According to Granger, "The thickener holds the oil so that it doesn't leak out of the bearing. For on-highway and off-highway applications, the predominant thickener is Lithium or Lithium Complex. Generally, they are pretty compatible with other Lithium and Lithium Complex thickeners. For compatibility reasons, I would suggest to stay with the Lithium or Lithium Complex thickener unless there is a special need for one of the other thickeners."
Two greases with the same NLGI grade aren't necessarily compatible. "Many greases utilize different thickener systems, which can be incompatible with each other," says Smallwood. "When mixed, these thickeners can soften or possibly run out of the bearing or bushing. If you do switch between different thickener systems, your maintenance program should allow for thorough purging of all the old grease with the new grease."
Pay Attention to Distribution
When using a manual grease pump system, such as a grease gun, always consider safety first. While these devices appear simple, there is an injection hazard if you don't understand proper technique. "Grease guns generate extremely high pressures," says Snyder.
Then make sure the system can effectively deliver the grease where it's needed. "Sometimes grease distribution systems are so bad, they can hardly get the grease to the end of the gun let alone into the equipment," says Granger. "So a good pumping system is key." This is especially important when you are trying to pump grease in cold weather.
"We have worked with companies to ensure their grease distribution systems could flow enough grease," says Granger. "Some shops measured the amount of grease and the amount of pressure each system put out. It was really surprising to find the differences in the amount of output between the various systems. I cannot emphasize enough that if you use a system to pump the grease, then it needs to be able to pump that grease through the zerk fittings and be able to flow inside the joint."
Autolube and central greasing systems also need frequent inspection to make sure proper lubrication reaches critical joints and bearings. "Ensure central system integrity at the onset of the shift and thereafter to maintain proper lubrication at remote locations," says Snyder. "The most common issue with central systems is a broken line from operation, yielding insufficient or no lubrication at specific remote applications.
"However, this is not the only failure that may occur and prevent proper operation and lubrication," he continues. "Soap residue buildup, cold temperature application without proper product selection and contamination (like dirt, welding dust, etc.) in the product could generate blockages that yield high-pressure faults and ineffective system operation."
Not All Grease Points Are Alike
"You need to understand each grease application and each grease point," says Granger. "Some joints hold grease better than others. You definitely want to get grease in there in the proper interval."
One of the most common mistakes is not greasing enough. Don't try to save costs by cutting intervals. "Many choices are being made to cut costs and usually the maintenance program will suffer the most," says Smallwood. "When determining the point at which to re-grease, a costly mistake is to wait until you hear the sound of metal grinding on metal. This creates metal flakes in the bearing or bushing that eventually lead to failure."

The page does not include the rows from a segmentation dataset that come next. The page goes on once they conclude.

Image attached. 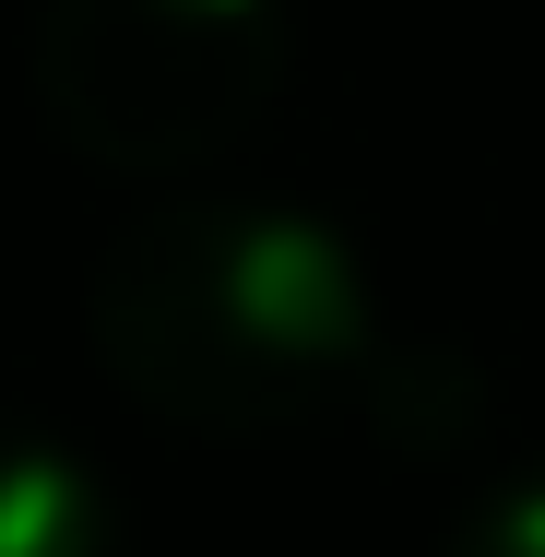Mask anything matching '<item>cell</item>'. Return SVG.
Returning a JSON list of instances; mask_svg holds the SVG:
<instances>
[{"label":"cell","mask_w":545,"mask_h":557,"mask_svg":"<svg viewBox=\"0 0 545 557\" xmlns=\"http://www.w3.org/2000/svg\"><path fill=\"white\" fill-rule=\"evenodd\" d=\"M96 333L143 404H178L202 428H285L344 380L368 309H356V261L321 225L261 202H190L119 237Z\"/></svg>","instance_id":"obj_1"},{"label":"cell","mask_w":545,"mask_h":557,"mask_svg":"<svg viewBox=\"0 0 545 557\" xmlns=\"http://www.w3.org/2000/svg\"><path fill=\"white\" fill-rule=\"evenodd\" d=\"M285 0H48L36 96L108 166H202L273 108Z\"/></svg>","instance_id":"obj_2"},{"label":"cell","mask_w":545,"mask_h":557,"mask_svg":"<svg viewBox=\"0 0 545 557\" xmlns=\"http://www.w3.org/2000/svg\"><path fill=\"white\" fill-rule=\"evenodd\" d=\"M0 557H96V498L60 474V450L0 440Z\"/></svg>","instance_id":"obj_3"},{"label":"cell","mask_w":545,"mask_h":557,"mask_svg":"<svg viewBox=\"0 0 545 557\" xmlns=\"http://www.w3.org/2000/svg\"><path fill=\"white\" fill-rule=\"evenodd\" d=\"M450 557H545V474H522L510 498H486L474 534H462Z\"/></svg>","instance_id":"obj_4"}]
</instances>
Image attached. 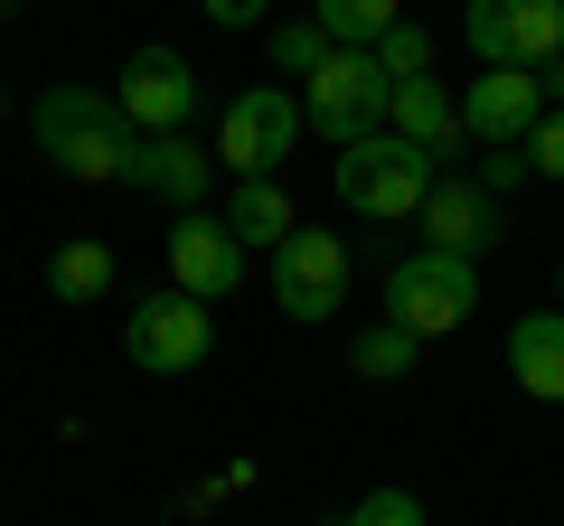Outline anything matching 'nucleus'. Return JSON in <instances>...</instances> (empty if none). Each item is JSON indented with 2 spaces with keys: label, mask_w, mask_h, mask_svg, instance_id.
Instances as JSON below:
<instances>
[{
  "label": "nucleus",
  "mask_w": 564,
  "mask_h": 526,
  "mask_svg": "<svg viewBox=\"0 0 564 526\" xmlns=\"http://www.w3.org/2000/svg\"><path fill=\"white\" fill-rule=\"evenodd\" d=\"M10 10H20V0H0V20H10Z\"/></svg>",
  "instance_id": "bb28decb"
},
{
  "label": "nucleus",
  "mask_w": 564,
  "mask_h": 526,
  "mask_svg": "<svg viewBox=\"0 0 564 526\" xmlns=\"http://www.w3.org/2000/svg\"><path fill=\"white\" fill-rule=\"evenodd\" d=\"M470 310H480V263L470 254H404L395 273H386V320L414 329V339H443V329H462Z\"/></svg>",
  "instance_id": "7ed1b4c3"
},
{
  "label": "nucleus",
  "mask_w": 564,
  "mask_h": 526,
  "mask_svg": "<svg viewBox=\"0 0 564 526\" xmlns=\"http://www.w3.org/2000/svg\"><path fill=\"white\" fill-rule=\"evenodd\" d=\"M113 103H122L132 132H188V113H198V76H188L180 47H132Z\"/></svg>",
  "instance_id": "1a4fd4ad"
},
{
  "label": "nucleus",
  "mask_w": 564,
  "mask_h": 526,
  "mask_svg": "<svg viewBox=\"0 0 564 526\" xmlns=\"http://www.w3.org/2000/svg\"><path fill=\"white\" fill-rule=\"evenodd\" d=\"M122 348H132V366H151V376H188V366H207V348H217V320H207V302H188V292H151V302H132Z\"/></svg>",
  "instance_id": "6e6552de"
},
{
  "label": "nucleus",
  "mask_w": 564,
  "mask_h": 526,
  "mask_svg": "<svg viewBox=\"0 0 564 526\" xmlns=\"http://www.w3.org/2000/svg\"><path fill=\"white\" fill-rule=\"evenodd\" d=\"M236 283H245V244L226 235V217L180 207V226H170V292H188V302H226Z\"/></svg>",
  "instance_id": "9b49d317"
},
{
  "label": "nucleus",
  "mask_w": 564,
  "mask_h": 526,
  "mask_svg": "<svg viewBox=\"0 0 564 526\" xmlns=\"http://www.w3.org/2000/svg\"><path fill=\"white\" fill-rule=\"evenodd\" d=\"M29 132H39L47 169H57V179H85V188L122 179V161H132V142H141L132 122H122V103L113 95H85V85L39 95V103H29Z\"/></svg>",
  "instance_id": "f257e3e1"
},
{
  "label": "nucleus",
  "mask_w": 564,
  "mask_h": 526,
  "mask_svg": "<svg viewBox=\"0 0 564 526\" xmlns=\"http://www.w3.org/2000/svg\"><path fill=\"white\" fill-rule=\"evenodd\" d=\"M217 217H226V235H236L245 254H254V244L273 254V244L292 235V226H302V217H292V188H282V179H236Z\"/></svg>",
  "instance_id": "dca6fc26"
},
{
  "label": "nucleus",
  "mask_w": 564,
  "mask_h": 526,
  "mask_svg": "<svg viewBox=\"0 0 564 526\" xmlns=\"http://www.w3.org/2000/svg\"><path fill=\"white\" fill-rule=\"evenodd\" d=\"M386 103H395V76H386L367 47H329V66L302 85V122L311 132H329V142H367V132H386Z\"/></svg>",
  "instance_id": "20e7f679"
},
{
  "label": "nucleus",
  "mask_w": 564,
  "mask_h": 526,
  "mask_svg": "<svg viewBox=\"0 0 564 526\" xmlns=\"http://www.w3.org/2000/svg\"><path fill=\"white\" fill-rule=\"evenodd\" d=\"M329 188H339V207H358V217L404 226V217L423 207V188H433V151H414L404 132H367V142L339 151Z\"/></svg>",
  "instance_id": "f03ea898"
},
{
  "label": "nucleus",
  "mask_w": 564,
  "mask_h": 526,
  "mask_svg": "<svg viewBox=\"0 0 564 526\" xmlns=\"http://www.w3.org/2000/svg\"><path fill=\"white\" fill-rule=\"evenodd\" d=\"M462 39L480 66H545L564 57V0H470Z\"/></svg>",
  "instance_id": "0eeeda50"
},
{
  "label": "nucleus",
  "mask_w": 564,
  "mask_h": 526,
  "mask_svg": "<svg viewBox=\"0 0 564 526\" xmlns=\"http://www.w3.org/2000/svg\"><path fill=\"white\" fill-rule=\"evenodd\" d=\"M536 85H545V113H564V57H545V66H536Z\"/></svg>",
  "instance_id": "a878e982"
},
{
  "label": "nucleus",
  "mask_w": 564,
  "mask_h": 526,
  "mask_svg": "<svg viewBox=\"0 0 564 526\" xmlns=\"http://www.w3.org/2000/svg\"><path fill=\"white\" fill-rule=\"evenodd\" d=\"M198 10H207L217 29H254V20H263V0H198Z\"/></svg>",
  "instance_id": "393cba45"
},
{
  "label": "nucleus",
  "mask_w": 564,
  "mask_h": 526,
  "mask_svg": "<svg viewBox=\"0 0 564 526\" xmlns=\"http://www.w3.org/2000/svg\"><path fill=\"white\" fill-rule=\"evenodd\" d=\"M339 526H433V517H423V498H414V489H367V498H358V517H339Z\"/></svg>",
  "instance_id": "4be33fe9"
},
{
  "label": "nucleus",
  "mask_w": 564,
  "mask_h": 526,
  "mask_svg": "<svg viewBox=\"0 0 564 526\" xmlns=\"http://www.w3.org/2000/svg\"><path fill=\"white\" fill-rule=\"evenodd\" d=\"M207 161H217V151H207V142H188V132H151V142H132V161H122V179H132L141 198L198 207V198H207Z\"/></svg>",
  "instance_id": "ddd939ff"
},
{
  "label": "nucleus",
  "mask_w": 564,
  "mask_h": 526,
  "mask_svg": "<svg viewBox=\"0 0 564 526\" xmlns=\"http://www.w3.org/2000/svg\"><path fill=\"white\" fill-rule=\"evenodd\" d=\"M527 179H536L527 142H518V151H480V188H489V198H508V188H527Z\"/></svg>",
  "instance_id": "5701e85b"
},
{
  "label": "nucleus",
  "mask_w": 564,
  "mask_h": 526,
  "mask_svg": "<svg viewBox=\"0 0 564 526\" xmlns=\"http://www.w3.org/2000/svg\"><path fill=\"white\" fill-rule=\"evenodd\" d=\"M47 292H57V302H104V292H113V254H104L95 235L57 244V254H47Z\"/></svg>",
  "instance_id": "f3484780"
},
{
  "label": "nucleus",
  "mask_w": 564,
  "mask_h": 526,
  "mask_svg": "<svg viewBox=\"0 0 564 526\" xmlns=\"http://www.w3.org/2000/svg\"><path fill=\"white\" fill-rule=\"evenodd\" d=\"M527 161H536V179H564V113H545L527 132Z\"/></svg>",
  "instance_id": "b1692460"
},
{
  "label": "nucleus",
  "mask_w": 564,
  "mask_h": 526,
  "mask_svg": "<svg viewBox=\"0 0 564 526\" xmlns=\"http://www.w3.org/2000/svg\"><path fill=\"white\" fill-rule=\"evenodd\" d=\"M386 132H404L414 151H462L470 132H462V95H452L443 76H395V103H386Z\"/></svg>",
  "instance_id": "4468645a"
},
{
  "label": "nucleus",
  "mask_w": 564,
  "mask_h": 526,
  "mask_svg": "<svg viewBox=\"0 0 564 526\" xmlns=\"http://www.w3.org/2000/svg\"><path fill=\"white\" fill-rule=\"evenodd\" d=\"M508 376L536 395V405H564V310H527L508 329Z\"/></svg>",
  "instance_id": "2eb2a0df"
},
{
  "label": "nucleus",
  "mask_w": 564,
  "mask_h": 526,
  "mask_svg": "<svg viewBox=\"0 0 564 526\" xmlns=\"http://www.w3.org/2000/svg\"><path fill=\"white\" fill-rule=\"evenodd\" d=\"M367 57H377L386 76H433V39H423L414 20H395V29H386L377 47H367Z\"/></svg>",
  "instance_id": "412c9836"
},
{
  "label": "nucleus",
  "mask_w": 564,
  "mask_h": 526,
  "mask_svg": "<svg viewBox=\"0 0 564 526\" xmlns=\"http://www.w3.org/2000/svg\"><path fill=\"white\" fill-rule=\"evenodd\" d=\"M536 122H545V85H536V66H489V76H470V95H462V132H470L480 151H518Z\"/></svg>",
  "instance_id": "9d476101"
},
{
  "label": "nucleus",
  "mask_w": 564,
  "mask_h": 526,
  "mask_svg": "<svg viewBox=\"0 0 564 526\" xmlns=\"http://www.w3.org/2000/svg\"><path fill=\"white\" fill-rule=\"evenodd\" d=\"M273 302H282V320H302V329L348 302V244L329 226H292L273 244Z\"/></svg>",
  "instance_id": "423d86ee"
},
{
  "label": "nucleus",
  "mask_w": 564,
  "mask_h": 526,
  "mask_svg": "<svg viewBox=\"0 0 564 526\" xmlns=\"http://www.w3.org/2000/svg\"><path fill=\"white\" fill-rule=\"evenodd\" d=\"M414 358H423V339H414V329H395V320L358 329V348H348V366H358L367 385H395V376H414Z\"/></svg>",
  "instance_id": "6ab92c4d"
},
{
  "label": "nucleus",
  "mask_w": 564,
  "mask_h": 526,
  "mask_svg": "<svg viewBox=\"0 0 564 526\" xmlns=\"http://www.w3.org/2000/svg\"><path fill=\"white\" fill-rule=\"evenodd\" d=\"M414 217H423V244H433V254H470L480 263L489 244H499V198H489L480 179H433Z\"/></svg>",
  "instance_id": "f8f14e48"
},
{
  "label": "nucleus",
  "mask_w": 564,
  "mask_h": 526,
  "mask_svg": "<svg viewBox=\"0 0 564 526\" xmlns=\"http://www.w3.org/2000/svg\"><path fill=\"white\" fill-rule=\"evenodd\" d=\"M321 66H329V29L321 20H311V10H302V20H282L273 29V76H321Z\"/></svg>",
  "instance_id": "aec40b11"
},
{
  "label": "nucleus",
  "mask_w": 564,
  "mask_h": 526,
  "mask_svg": "<svg viewBox=\"0 0 564 526\" xmlns=\"http://www.w3.org/2000/svg\"><path fill=\"white\" fill-rule=\"evenodd\" d=\"M555 292H564V263H555Z\"/></svg>",
  "instance_id": "cd10ccee"
},
{
  "label": "nucleus",
  "mask_w": 564,
  "mask_h": 526,
  "mask_svg": "<svg viewBox=\"0 0 564 526\" xmlns=\"http://www.w3.org/2000/svg\"><path fill=\"white\" fill-rule=\"evenodd\" d=\"M311 20L329 29V47H377L404 20V0H311Z\"/></svg>",
  "instance_id": "a211bd4d"
},
{
  "label": "nucleus",
  "mask_w": 564,
  "mask_h": 526,
  "mask_svg": "<svg viewBox=\"0 0 564 526\" xmlns=\"http://www.w3.org/2000/svg\"><path fill=\"white\" fill-rule=\"evenodd\" d=\"M302 142V95H282V85H245L236 103L217 113V161L236 179H273Z\"/></svg>",
  "instance_id": "39448f33"
}]
</instances>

You can't treat all grease points the same. Consider large pin-and-bushing joints. "You probably want to grease until you see new grease purging out. Purging of the new grease helps remove contaminants," says Granger. "But there are also cases where you do not want to purge grease through a joint." If it has a tight seal that is not made for purging grease, you may damage it. You also don't want to purge grease through bearings.
"Excessive product application may rupture protective seals and allow contamination ingression," says Snyder. "Excessive application may also pack bearing applications, yielding high operating temperature."
Keep It Clean
"Clean grease zerks are a must in your preventive maintenance practice," says Smallwood. "Grease attracts dirt and becomes caked up on the fittings. When you re-grease before cleaning off the grease zerks, you will push dirt inside the bushing or bearing, which will act as an abrasive and can lead to premature failure."